Evernote will let you organize the ideas that come to you when you least expect it (e.g., when standing in line at the coffee shop or picking up your child from daycare). Add video, audio, text and pictures to your notes and categorize them. “You no longer have to keep routines on index cards or in a ripped-up notebook (which I used to do!),” says Alsac-Seitz. “Store your ideas digitally on your phone (the app also syncs with the Web and a desktop version). So next time you have an exercise idea or [come up with] a routine (or you see something inspiring at a workshop or conference), use your phone to capture it, add notes, tag it and categorize it! You have your own database, and it’s easily searchable and shareable with other instructors who have the app.”
Other useful apps will get you safely where you’re going by helping you navigate the moody traffic (and weather) in your neck of the woods. Waze is a community-based traffic and navigation app that offers “live routing” based on information provided by other users. Says Alsac-Seitz, “This social GPS system helps you point out accidents, police, and traffic updates and still provides turn-by-turn navigation. So you’ll never be late for a class!”
Weather apps are a must when you’re teaching outdoor classes or special events like hiking or swimming, adds Alsac-Seitz. She recommends Weather Underground, which is localized and offers free severe-weather push notifications.

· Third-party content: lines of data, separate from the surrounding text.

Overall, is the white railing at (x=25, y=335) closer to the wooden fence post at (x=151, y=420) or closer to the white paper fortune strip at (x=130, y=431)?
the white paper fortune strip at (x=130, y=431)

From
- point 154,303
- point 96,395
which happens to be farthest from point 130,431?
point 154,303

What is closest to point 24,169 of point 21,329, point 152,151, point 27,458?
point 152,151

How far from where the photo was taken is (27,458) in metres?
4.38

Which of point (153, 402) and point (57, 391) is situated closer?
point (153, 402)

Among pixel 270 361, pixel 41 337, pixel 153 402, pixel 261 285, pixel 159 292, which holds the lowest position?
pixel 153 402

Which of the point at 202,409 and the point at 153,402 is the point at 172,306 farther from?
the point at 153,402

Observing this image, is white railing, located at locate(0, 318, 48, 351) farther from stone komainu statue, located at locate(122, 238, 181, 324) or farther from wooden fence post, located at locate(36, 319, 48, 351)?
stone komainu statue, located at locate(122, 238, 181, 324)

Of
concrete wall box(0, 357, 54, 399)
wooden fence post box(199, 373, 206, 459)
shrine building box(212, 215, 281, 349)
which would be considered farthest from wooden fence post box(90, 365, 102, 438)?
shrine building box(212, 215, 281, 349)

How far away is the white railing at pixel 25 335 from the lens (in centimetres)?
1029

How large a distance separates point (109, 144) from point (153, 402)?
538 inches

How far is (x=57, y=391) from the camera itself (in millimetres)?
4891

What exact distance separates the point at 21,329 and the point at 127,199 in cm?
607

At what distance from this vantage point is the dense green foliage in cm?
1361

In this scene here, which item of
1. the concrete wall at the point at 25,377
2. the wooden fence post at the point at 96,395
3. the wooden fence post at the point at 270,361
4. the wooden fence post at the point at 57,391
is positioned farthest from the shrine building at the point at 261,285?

What about self-care? Chances are you have been known to overtrain from time to time, even though you know that all the good stuff happens during recovery. Apps like ZephyrLIFE help you track your stress and fitness levels so you know when to work harder and when to pull back, which is useful when you’re teaching more than one class in a day.
Use the magic of mobile apps to keep you updated, inspired, motivated and on time!